TASK.
Every line of the data that contains the string "vote" must be copied.

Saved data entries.
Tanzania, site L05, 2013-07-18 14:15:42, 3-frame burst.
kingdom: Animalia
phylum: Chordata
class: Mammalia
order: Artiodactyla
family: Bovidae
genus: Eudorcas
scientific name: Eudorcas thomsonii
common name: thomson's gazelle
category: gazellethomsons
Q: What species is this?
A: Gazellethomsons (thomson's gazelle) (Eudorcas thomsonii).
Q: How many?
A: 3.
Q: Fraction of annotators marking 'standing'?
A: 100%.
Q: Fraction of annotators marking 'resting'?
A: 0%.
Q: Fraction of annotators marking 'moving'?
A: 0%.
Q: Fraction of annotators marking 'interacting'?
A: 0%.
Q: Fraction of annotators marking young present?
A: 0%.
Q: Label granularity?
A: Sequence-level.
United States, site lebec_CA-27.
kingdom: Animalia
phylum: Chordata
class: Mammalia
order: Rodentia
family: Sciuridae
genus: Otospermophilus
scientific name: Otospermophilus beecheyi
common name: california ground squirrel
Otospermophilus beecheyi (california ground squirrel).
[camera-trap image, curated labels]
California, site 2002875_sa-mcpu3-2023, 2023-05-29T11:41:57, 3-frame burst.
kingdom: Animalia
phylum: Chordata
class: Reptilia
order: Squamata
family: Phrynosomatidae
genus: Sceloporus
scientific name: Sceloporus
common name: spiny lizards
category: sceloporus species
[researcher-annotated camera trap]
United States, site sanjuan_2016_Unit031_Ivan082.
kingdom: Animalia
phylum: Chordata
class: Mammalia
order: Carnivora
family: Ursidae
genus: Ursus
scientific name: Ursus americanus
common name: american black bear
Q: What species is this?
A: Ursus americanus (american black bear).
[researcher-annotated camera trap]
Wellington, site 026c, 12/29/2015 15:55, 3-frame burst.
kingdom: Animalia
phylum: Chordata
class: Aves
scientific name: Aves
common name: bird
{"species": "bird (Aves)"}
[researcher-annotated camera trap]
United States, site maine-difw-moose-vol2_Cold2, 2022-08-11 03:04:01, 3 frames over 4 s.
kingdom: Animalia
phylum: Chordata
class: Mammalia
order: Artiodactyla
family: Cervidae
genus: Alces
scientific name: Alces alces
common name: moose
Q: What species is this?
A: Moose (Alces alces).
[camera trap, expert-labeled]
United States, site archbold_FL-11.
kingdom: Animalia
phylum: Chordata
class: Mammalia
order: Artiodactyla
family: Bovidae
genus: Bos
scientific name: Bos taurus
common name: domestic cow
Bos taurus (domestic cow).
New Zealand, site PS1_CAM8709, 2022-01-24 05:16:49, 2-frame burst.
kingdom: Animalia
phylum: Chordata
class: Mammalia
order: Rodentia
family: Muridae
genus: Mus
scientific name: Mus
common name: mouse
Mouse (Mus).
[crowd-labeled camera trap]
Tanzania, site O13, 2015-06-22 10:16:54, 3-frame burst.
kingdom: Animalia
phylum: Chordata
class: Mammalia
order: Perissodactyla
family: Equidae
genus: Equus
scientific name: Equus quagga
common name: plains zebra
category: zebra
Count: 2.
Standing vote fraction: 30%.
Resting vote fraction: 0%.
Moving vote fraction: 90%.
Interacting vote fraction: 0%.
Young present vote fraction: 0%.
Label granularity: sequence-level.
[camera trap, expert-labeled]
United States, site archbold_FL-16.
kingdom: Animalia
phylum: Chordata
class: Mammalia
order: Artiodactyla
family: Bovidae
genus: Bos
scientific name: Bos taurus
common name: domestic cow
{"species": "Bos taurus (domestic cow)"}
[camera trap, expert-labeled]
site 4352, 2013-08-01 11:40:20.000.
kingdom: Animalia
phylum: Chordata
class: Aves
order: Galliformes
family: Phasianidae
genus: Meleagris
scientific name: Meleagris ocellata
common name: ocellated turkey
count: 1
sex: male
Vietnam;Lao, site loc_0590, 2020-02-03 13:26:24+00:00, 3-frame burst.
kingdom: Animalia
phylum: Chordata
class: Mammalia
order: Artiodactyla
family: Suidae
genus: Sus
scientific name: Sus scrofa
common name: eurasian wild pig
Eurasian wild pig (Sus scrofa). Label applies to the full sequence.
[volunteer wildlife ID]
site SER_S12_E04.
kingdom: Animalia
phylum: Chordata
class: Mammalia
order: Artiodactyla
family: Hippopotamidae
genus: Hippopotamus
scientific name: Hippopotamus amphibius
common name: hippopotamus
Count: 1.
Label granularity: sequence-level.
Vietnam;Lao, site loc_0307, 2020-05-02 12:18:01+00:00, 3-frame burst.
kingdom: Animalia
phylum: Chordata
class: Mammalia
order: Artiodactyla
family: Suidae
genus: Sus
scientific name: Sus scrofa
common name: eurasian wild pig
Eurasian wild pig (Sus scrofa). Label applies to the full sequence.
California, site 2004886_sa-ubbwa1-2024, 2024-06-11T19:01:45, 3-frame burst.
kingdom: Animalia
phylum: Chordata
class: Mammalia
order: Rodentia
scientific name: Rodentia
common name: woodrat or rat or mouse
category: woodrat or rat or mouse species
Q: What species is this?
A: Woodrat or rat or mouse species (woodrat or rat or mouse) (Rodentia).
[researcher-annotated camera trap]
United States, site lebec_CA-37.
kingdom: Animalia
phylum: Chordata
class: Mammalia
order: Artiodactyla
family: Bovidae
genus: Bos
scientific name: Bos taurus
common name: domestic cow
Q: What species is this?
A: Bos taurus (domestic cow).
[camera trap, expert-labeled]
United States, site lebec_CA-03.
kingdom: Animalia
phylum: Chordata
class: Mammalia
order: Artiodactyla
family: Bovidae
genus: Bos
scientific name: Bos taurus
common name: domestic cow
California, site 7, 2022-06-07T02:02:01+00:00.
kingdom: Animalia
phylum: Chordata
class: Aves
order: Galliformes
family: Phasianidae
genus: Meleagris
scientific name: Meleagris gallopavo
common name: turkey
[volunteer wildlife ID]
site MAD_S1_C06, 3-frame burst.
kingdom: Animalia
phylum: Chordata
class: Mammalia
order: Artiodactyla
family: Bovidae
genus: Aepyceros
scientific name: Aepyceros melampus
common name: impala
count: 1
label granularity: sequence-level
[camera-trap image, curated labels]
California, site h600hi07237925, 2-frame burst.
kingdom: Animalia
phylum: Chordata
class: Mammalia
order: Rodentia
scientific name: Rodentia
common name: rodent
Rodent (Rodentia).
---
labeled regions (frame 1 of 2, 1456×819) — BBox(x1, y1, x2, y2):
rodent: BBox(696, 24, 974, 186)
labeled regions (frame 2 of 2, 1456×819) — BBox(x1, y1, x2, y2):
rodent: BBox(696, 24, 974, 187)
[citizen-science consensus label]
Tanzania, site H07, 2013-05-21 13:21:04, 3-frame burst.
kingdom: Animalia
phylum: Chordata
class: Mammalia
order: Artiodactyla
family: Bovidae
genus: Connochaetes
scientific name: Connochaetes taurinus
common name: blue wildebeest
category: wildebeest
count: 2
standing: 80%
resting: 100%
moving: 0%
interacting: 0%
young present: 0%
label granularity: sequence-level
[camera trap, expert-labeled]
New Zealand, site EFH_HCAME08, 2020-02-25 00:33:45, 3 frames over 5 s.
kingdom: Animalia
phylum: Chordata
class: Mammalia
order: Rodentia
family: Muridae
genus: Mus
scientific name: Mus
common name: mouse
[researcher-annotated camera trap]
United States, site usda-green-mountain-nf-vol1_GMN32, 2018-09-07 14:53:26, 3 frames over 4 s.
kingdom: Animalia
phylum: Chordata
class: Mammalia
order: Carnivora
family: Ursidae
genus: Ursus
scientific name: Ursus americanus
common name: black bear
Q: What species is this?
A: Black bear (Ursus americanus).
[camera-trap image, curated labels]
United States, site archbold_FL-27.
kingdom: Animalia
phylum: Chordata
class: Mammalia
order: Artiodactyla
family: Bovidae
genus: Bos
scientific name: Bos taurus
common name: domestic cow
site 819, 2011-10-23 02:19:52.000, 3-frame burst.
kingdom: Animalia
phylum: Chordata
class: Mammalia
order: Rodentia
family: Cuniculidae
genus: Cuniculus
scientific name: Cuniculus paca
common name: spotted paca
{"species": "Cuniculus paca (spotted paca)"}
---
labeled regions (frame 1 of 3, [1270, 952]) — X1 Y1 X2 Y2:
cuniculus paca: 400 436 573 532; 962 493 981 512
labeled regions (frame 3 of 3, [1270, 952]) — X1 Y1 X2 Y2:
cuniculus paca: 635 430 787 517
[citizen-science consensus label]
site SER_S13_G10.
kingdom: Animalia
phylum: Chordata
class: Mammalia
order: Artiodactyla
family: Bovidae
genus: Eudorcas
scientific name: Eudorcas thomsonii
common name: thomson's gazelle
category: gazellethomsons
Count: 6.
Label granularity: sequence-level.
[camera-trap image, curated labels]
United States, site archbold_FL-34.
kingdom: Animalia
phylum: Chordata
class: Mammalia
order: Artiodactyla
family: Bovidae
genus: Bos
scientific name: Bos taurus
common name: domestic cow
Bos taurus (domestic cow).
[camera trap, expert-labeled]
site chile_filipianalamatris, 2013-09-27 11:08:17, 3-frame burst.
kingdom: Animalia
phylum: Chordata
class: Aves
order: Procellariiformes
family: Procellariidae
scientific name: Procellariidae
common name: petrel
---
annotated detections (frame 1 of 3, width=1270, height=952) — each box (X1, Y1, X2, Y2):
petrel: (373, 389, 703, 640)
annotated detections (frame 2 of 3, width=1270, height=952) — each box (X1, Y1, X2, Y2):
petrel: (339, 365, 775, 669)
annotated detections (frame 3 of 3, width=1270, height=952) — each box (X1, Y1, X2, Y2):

OUTPUT FOR THIS TASK.
Standing vote fraction: 30%.
Resting vote fraction: 0%.
Moving vote fraction: 90%.
Interacting vote fraction: 0%.
Young present vote fraction: 0%.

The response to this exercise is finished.